Fynn-Paul pushes other blatant inaccuracies and falsehoods about the pre-Columbian Americas, writing:
In North America, most Natives were primitive farmers. This means that (with some exceptions) they had no permanent settlements: they farmed in an area for a few decades until the soil got tired, before moving on to greener pastures where the hunting was better and the lands more fertile.
This is again a failure of basic research. The notion of “primitive farmers” collapses with minimal investigation—the extensive agriculture of Cahokia, for example, supported a core city bigger than London or Paris at its medieval height—and carries into the colonial period, when Native agriculture in the Ohio Valley has been shown to be more prosperous than its colonial neighbors, and when the Pilgrims, among others, were only saved by the able farming and teaching of Natives. On an even more basic level, popular history works have completely overturned the notions of “primitive farmers,” a lack of urbanization or complex civilization, or a lack of land ownership. The year Fynn-Paul completed his Ph.D., 2005, was marked by the publication of Charles Mann’s bestselling 1491: New Revelations of the Americas Before Columbus, three years after Mann’s groundbreaking Atlantic article. And idea of a complete lack of long-term land ownership is patently absurd—the Haida people have lived on the same archipelago for at least 10,500 years.
Perhaps most egregiously for a historian, Fynn-Paul fails to interrogate his sources or use even basic historical methodology. The two immediate instances are his depiction of Columbus and the Spanish as benevolent explorers and his account of Mataoka and the Powhatan relationship with the English. Fynn-Paul’s apologetics for Columbus ignore even the explorer’s reputation among the Spanish—he was arrested, taken to Spain in chains for a trial for tyranny, and, though pardoned by Queen Isabella, forbidden to return to Hispaniola—or his activities like capturing Native women as sex slaves for his men. His contemporary Bartolomé de las Casas certainly did not think Columbus and the Spanish blameless for atrocities against Native Americans.
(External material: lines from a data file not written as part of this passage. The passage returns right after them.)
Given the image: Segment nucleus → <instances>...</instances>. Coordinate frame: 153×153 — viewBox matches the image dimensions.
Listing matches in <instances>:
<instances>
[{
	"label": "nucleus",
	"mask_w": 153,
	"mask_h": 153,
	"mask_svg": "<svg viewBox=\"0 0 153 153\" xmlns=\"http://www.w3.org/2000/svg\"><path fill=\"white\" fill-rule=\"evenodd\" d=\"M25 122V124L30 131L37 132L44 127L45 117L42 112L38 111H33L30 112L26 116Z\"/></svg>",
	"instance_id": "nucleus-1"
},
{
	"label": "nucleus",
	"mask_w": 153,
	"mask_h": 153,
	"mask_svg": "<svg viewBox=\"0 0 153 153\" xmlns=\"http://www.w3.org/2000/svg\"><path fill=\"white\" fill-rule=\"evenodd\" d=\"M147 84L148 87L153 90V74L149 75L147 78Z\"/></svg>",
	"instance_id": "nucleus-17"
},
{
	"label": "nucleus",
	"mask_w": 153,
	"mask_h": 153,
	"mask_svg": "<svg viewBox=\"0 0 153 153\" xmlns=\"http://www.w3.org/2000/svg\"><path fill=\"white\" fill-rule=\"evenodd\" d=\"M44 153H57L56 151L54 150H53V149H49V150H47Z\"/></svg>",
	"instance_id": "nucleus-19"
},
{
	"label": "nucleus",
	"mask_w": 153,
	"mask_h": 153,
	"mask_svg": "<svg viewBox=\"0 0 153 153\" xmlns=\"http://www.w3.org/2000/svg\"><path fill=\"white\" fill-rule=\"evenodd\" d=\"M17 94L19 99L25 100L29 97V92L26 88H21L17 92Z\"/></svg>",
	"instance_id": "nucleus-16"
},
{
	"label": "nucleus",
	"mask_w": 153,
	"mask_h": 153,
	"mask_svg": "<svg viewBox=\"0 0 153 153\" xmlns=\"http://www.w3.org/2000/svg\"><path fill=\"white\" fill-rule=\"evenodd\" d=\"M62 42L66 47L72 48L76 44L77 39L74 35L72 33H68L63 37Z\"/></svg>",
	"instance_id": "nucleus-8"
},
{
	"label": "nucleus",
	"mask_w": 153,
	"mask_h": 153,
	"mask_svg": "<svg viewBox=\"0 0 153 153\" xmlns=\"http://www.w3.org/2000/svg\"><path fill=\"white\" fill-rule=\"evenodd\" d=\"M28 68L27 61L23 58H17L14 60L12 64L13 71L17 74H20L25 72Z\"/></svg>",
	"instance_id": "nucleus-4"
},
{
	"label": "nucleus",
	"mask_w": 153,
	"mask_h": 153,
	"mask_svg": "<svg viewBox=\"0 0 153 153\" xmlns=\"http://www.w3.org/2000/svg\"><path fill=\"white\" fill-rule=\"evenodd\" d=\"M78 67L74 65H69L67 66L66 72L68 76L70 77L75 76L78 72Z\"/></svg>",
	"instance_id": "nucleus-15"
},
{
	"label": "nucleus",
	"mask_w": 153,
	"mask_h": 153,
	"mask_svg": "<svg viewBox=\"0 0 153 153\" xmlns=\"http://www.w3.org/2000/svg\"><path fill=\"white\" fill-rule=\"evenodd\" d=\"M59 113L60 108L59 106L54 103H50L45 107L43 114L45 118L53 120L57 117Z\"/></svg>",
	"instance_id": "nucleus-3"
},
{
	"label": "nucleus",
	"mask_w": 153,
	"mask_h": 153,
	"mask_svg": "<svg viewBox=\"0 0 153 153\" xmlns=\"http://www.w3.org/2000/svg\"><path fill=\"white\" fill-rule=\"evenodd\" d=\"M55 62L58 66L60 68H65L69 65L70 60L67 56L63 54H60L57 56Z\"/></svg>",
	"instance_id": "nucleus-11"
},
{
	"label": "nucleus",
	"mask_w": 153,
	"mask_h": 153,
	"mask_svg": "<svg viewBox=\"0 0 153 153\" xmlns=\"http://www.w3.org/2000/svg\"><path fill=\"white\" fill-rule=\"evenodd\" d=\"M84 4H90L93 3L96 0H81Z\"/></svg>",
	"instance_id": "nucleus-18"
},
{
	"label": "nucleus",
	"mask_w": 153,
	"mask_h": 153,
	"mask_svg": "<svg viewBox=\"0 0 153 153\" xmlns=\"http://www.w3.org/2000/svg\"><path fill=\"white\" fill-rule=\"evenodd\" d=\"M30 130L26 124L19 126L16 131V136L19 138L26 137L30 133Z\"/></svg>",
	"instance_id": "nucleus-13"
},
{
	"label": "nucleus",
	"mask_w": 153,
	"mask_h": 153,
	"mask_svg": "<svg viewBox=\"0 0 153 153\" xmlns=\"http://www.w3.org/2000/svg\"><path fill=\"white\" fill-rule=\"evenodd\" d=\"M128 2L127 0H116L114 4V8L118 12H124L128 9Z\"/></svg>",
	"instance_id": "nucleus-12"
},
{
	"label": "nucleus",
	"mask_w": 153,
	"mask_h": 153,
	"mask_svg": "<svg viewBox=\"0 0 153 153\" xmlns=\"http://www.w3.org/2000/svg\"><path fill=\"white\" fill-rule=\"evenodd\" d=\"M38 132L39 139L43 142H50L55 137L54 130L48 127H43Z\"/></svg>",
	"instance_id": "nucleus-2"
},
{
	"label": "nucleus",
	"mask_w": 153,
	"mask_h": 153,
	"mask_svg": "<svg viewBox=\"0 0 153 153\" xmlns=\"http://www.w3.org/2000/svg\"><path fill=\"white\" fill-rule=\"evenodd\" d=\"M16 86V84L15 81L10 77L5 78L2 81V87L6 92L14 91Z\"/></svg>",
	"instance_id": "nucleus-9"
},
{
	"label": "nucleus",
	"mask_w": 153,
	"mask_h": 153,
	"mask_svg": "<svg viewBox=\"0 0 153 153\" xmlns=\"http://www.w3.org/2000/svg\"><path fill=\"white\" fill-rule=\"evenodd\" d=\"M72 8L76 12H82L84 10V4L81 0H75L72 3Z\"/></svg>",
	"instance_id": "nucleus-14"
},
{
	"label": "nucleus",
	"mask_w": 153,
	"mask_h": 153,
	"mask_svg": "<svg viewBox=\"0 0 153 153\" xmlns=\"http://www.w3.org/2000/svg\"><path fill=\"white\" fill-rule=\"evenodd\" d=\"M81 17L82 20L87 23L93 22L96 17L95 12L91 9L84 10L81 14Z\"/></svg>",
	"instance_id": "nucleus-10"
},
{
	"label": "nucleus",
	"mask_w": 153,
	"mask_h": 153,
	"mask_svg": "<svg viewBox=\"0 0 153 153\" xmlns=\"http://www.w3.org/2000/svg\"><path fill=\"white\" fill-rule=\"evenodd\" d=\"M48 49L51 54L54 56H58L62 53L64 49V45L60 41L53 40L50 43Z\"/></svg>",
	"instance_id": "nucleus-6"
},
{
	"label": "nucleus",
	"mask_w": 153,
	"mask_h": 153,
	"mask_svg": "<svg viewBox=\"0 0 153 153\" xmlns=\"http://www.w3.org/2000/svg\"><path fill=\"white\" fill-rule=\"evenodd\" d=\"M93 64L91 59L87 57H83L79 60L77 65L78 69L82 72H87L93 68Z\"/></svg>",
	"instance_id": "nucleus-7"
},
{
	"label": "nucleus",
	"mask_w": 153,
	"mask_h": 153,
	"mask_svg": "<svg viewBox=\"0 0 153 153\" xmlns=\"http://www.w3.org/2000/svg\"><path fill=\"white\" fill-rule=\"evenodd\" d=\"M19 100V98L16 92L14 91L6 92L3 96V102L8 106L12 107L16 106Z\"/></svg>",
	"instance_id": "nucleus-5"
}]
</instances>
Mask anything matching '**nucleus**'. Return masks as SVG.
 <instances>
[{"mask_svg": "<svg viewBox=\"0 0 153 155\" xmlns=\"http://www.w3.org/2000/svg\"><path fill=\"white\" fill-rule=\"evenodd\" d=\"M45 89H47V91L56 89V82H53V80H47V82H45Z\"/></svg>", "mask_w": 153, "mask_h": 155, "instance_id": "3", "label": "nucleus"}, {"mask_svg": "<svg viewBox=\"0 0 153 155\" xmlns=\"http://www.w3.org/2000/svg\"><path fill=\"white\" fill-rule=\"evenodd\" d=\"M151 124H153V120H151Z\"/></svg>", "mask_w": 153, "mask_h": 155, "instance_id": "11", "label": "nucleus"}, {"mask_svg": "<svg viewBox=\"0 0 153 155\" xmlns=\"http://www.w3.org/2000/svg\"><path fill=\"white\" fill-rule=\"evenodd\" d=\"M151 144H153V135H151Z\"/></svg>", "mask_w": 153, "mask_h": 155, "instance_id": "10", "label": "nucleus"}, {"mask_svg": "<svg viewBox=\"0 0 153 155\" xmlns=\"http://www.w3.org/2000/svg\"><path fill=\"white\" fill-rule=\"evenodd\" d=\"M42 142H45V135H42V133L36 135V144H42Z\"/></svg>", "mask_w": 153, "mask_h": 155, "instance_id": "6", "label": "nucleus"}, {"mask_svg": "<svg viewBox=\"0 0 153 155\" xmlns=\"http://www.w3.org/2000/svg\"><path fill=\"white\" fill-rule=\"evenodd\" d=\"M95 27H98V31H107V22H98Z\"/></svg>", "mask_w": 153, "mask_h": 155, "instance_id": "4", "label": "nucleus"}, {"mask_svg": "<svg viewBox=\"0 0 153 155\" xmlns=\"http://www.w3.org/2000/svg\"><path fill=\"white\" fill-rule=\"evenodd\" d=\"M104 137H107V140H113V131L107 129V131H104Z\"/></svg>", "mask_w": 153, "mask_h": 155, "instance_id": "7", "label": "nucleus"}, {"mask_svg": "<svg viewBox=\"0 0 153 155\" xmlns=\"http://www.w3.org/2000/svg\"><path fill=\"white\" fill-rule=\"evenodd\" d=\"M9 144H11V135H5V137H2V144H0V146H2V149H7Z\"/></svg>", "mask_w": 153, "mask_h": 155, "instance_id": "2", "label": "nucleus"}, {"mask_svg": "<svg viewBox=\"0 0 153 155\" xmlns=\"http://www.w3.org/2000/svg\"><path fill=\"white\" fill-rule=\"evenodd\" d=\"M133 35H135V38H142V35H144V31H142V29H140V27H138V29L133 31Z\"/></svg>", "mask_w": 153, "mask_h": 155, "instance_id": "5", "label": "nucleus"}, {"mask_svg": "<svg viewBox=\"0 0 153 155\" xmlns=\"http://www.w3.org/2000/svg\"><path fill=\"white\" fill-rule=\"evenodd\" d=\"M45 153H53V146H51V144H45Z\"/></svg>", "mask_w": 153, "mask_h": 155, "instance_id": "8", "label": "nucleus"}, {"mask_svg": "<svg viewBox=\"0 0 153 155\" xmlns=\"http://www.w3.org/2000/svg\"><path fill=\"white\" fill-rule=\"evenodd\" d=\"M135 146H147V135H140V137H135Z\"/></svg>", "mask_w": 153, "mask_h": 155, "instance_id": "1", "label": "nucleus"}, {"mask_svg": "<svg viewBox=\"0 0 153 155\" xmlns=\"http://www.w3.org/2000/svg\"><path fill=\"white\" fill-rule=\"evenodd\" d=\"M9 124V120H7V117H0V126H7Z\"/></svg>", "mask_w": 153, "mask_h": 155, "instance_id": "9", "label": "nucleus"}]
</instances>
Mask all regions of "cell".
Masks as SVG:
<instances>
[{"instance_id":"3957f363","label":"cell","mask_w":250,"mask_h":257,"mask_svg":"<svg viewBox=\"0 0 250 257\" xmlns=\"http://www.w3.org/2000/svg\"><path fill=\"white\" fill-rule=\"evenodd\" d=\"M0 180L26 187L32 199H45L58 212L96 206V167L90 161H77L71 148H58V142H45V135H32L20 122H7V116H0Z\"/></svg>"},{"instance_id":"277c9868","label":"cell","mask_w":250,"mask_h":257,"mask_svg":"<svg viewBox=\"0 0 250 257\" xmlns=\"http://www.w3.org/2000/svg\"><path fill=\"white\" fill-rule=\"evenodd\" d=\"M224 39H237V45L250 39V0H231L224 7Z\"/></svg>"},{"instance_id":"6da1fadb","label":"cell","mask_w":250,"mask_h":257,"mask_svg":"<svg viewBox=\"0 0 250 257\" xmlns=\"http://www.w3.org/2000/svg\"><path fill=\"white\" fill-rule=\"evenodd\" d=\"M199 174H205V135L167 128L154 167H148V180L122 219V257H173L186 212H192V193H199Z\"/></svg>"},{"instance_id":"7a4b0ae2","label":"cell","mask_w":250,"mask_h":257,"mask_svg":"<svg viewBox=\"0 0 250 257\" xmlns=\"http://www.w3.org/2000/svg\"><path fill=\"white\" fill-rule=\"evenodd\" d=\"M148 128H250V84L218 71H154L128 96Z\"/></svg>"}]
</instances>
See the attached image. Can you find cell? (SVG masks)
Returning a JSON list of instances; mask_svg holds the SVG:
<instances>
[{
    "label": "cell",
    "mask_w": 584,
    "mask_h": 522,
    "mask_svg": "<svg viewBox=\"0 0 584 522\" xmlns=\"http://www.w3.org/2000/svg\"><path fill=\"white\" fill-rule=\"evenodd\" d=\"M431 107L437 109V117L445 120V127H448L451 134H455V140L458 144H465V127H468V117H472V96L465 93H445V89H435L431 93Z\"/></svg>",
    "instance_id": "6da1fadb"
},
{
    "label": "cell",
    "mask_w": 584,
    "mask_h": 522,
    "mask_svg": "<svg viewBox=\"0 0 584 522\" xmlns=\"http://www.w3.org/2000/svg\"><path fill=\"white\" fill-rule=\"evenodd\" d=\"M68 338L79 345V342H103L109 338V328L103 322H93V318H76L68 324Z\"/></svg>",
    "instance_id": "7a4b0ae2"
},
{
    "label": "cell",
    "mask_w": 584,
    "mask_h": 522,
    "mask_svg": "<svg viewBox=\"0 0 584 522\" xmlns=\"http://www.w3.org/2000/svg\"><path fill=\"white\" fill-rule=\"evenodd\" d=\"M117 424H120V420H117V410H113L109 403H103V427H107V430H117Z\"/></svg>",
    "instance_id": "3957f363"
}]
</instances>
With his account of Mataoka—commonly called Pocahontas—Fynn-Paul uncritically chooses to simply accept John Smith’s account in his 1624 book The generall historie of Virginia, New England & the Summer Isles, despite the fact that he did not mention anything about Pocahontas in his earlier work, True Relation of Such Occurrences and Accidents of Note as Hath Hapned in Virginia Since the First Planting of that Colony, published in 1608. Smith’s honesty was questioned even at the time, including in George Percy’s 1625 A Trewe Relacyon, written specifically to counter John Smith’s account of the founding of the colony. Taking such a blatantly self-congratulatory and exonerating account at face value is something we teach students to identify and avoid at the survey level.
History is about interpretation, and those interpretations can vary greatly—but all have to be built on solid foundations. Fynn-Paul’s foundation is ideology, and the results are both offensive and laughable. If it were just the one article, placed in the Spectator and roundly mocked, we might ignore it—but it joins Cameron Hilditch’s similar caricature of a piece in the National Review, the violently anti-Indigenous and ahistorical “The 1519 Project” in the Federalist, and Bruce Gilley’s revoked article “The Case for Colonialism” and now-withdrawn book series “Problems of Anti-Colonialism” for Lexington Books.
The Trump administration has chosen to interfere in the teaching of history to promote “patriotic education,” specifically to “defend the legacy of America’s founding, the virtue of America’s heroes, and the nobility of the American character”—an explicitly white-innocence approach—and in both the United Kingdom and the Netherlands pro-colonial nostalgia is on the rise. In this climate, fighting back bad history that attempts to wash the blood from settler-colonial hands is not merely an academic pursuit but a moral imperative.